Task description:
Identify each line in the records below that contains the word "pixel" and copy those lines. Case counts.

================================

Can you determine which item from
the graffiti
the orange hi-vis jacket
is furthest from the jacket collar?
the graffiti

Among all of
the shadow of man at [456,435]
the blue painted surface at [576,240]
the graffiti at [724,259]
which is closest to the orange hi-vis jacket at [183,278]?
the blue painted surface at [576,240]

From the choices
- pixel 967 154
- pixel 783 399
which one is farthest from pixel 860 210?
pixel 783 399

================================

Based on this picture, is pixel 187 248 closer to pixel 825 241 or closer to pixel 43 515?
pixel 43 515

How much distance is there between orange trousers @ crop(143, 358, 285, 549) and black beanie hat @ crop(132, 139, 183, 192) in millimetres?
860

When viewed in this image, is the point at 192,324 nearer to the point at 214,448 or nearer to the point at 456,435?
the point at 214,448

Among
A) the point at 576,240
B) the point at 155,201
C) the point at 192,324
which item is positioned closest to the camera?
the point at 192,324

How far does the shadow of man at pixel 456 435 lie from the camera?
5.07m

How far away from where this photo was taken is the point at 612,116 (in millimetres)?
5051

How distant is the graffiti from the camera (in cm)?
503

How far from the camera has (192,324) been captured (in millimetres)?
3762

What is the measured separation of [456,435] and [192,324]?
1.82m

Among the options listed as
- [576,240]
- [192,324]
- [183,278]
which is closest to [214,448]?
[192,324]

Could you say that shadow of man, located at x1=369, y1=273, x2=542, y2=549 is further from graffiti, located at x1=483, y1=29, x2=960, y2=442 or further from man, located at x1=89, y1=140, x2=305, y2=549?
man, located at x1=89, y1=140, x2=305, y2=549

================================

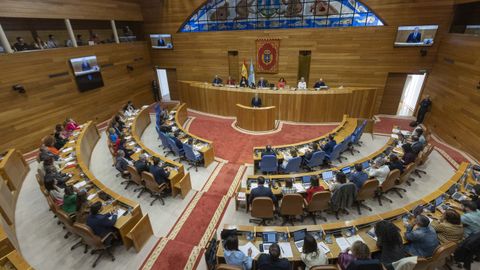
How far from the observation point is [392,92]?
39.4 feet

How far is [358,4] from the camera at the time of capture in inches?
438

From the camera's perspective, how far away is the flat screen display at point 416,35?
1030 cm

================================

Result for this exercise:
- pixel 967 154
- pixel 783 399
which one is farthest from pixel 860 210?
pixel 783 399
Based on this picture, is pixel 187 248 closer to pixel 825 241 or closer to pixel 43 515?
pixel 43 515
How far does the shadow of man at pixel 456 435 lie from the camera?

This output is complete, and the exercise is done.